Collection entries
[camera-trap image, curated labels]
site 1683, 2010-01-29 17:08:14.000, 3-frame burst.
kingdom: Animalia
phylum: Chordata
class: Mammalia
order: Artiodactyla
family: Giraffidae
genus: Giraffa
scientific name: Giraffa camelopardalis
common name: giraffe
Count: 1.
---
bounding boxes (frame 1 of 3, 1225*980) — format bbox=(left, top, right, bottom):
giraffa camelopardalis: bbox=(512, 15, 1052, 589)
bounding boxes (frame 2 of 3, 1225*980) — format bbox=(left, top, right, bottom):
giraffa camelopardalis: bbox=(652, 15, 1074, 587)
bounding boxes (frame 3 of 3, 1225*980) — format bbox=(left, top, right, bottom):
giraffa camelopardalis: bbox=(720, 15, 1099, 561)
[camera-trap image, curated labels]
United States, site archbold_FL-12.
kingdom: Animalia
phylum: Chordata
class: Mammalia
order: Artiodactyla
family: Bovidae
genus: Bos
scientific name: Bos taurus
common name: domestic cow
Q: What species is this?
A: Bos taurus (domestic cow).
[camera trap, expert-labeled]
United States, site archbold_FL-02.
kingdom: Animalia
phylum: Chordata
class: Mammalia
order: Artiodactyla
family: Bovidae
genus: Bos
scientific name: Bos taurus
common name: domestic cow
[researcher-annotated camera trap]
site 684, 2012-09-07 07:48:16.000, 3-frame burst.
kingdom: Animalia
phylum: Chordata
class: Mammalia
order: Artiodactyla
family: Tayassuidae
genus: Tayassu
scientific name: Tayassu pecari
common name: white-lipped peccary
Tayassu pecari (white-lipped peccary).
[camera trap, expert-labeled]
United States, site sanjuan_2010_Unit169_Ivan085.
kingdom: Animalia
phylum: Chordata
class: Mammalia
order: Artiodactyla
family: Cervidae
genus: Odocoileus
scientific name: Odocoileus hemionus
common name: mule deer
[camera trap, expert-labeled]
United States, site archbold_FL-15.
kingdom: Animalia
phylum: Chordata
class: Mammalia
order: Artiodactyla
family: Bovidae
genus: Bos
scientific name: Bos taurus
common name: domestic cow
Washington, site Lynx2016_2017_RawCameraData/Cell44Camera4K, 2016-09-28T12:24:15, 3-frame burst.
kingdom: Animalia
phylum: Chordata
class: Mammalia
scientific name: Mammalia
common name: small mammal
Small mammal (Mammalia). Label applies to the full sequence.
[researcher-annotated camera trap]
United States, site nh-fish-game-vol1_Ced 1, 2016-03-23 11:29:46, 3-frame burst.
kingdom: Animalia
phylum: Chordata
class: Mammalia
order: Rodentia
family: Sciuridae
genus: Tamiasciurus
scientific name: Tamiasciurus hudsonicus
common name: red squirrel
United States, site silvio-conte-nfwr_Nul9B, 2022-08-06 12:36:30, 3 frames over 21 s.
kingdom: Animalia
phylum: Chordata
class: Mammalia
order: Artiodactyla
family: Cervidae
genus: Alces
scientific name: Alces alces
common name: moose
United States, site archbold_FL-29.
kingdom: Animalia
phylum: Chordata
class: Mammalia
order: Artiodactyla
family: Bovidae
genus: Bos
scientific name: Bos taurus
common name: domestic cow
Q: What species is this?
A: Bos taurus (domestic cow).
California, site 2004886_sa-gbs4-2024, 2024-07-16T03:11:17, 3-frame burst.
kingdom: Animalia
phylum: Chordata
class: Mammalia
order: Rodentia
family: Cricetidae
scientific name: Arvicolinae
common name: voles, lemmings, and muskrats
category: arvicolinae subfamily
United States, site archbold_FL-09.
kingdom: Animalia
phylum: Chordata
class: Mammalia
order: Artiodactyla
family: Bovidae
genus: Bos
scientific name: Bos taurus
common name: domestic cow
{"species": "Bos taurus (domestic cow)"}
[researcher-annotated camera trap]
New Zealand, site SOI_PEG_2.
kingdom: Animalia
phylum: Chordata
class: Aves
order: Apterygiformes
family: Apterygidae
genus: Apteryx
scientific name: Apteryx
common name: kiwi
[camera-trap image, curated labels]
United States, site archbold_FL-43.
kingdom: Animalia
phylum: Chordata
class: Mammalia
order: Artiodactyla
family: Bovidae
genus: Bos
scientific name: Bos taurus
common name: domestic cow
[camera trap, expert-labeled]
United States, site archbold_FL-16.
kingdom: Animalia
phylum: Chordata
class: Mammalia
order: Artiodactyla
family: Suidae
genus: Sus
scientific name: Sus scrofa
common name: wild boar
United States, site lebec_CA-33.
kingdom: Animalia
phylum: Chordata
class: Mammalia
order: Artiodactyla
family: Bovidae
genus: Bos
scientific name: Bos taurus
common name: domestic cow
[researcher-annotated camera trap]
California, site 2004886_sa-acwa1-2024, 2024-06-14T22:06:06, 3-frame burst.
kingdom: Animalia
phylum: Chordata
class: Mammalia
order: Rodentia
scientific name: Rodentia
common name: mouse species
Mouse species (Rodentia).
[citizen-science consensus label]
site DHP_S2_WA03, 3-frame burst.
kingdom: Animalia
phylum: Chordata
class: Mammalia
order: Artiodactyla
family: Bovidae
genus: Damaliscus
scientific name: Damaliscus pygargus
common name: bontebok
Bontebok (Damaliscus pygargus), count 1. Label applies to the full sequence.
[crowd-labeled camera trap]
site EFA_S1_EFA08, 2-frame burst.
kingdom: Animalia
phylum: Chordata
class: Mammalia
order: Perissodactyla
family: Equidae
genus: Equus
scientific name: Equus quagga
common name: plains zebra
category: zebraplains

About this exercise> Find the lines in the data that include "States", then copy each of them.

The answer>
United States, site archbold_FL-12.
United States, site archbold_FL-02.
United States, site sanjuan_2010_Unit169_Ivan085.
United States, site archbold_FL-15.
United States, site nh-fish-game-vol1_Ced 1, 2016-03-23 11:29:46, 3-frame burst.
United States, site silvio-conte-nfwr_Nul9B, 2022-08-06 12:36:30, 3 frames over 21 s.
United States, site archbold_FL-29.
United States, site archbold_FL-09.
United States, site archbold_FL-43.
United States, site archbold_FL-16.
United States, site lebec_CA-33.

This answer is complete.